» Written exercise
Find every line in the listing below that contains the word "grassland" and copy each of those lines.

» Data supplied
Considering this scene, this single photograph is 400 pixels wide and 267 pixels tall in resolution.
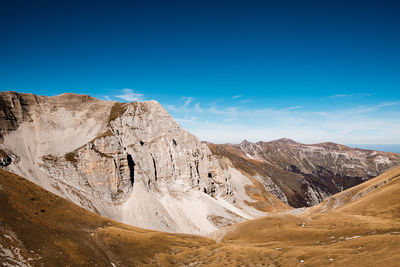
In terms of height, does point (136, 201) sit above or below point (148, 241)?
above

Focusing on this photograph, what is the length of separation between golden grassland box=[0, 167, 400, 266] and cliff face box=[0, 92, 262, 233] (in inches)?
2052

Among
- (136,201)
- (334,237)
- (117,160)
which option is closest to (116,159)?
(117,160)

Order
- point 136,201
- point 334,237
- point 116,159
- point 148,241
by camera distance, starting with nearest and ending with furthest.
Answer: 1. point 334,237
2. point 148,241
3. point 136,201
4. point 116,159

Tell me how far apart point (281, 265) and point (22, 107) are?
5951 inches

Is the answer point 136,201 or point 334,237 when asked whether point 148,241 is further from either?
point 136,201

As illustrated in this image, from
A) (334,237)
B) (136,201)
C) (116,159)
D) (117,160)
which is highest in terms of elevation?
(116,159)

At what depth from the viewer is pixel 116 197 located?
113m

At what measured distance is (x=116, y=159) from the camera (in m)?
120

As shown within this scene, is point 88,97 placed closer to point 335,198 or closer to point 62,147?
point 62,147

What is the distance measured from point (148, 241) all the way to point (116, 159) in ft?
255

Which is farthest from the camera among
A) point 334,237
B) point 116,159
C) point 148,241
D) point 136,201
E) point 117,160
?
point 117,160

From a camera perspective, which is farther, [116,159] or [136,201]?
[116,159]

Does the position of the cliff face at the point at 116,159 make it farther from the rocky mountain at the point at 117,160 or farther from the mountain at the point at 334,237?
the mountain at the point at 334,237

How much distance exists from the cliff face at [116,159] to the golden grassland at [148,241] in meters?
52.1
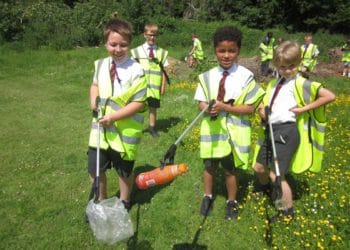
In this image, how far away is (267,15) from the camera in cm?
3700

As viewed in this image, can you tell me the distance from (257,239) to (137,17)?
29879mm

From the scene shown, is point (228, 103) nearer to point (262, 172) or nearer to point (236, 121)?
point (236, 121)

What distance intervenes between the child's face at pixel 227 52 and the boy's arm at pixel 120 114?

» Exercise answer
Focusing on this photograph, what is the length of separation between golden grassland box=[0, 167, 400, 266] and cliff face box=[0, 92, 262, 233] (in inches)?
How much distance exists from the cliff face at [116,159] to the golden grassland at [148,241] in meters?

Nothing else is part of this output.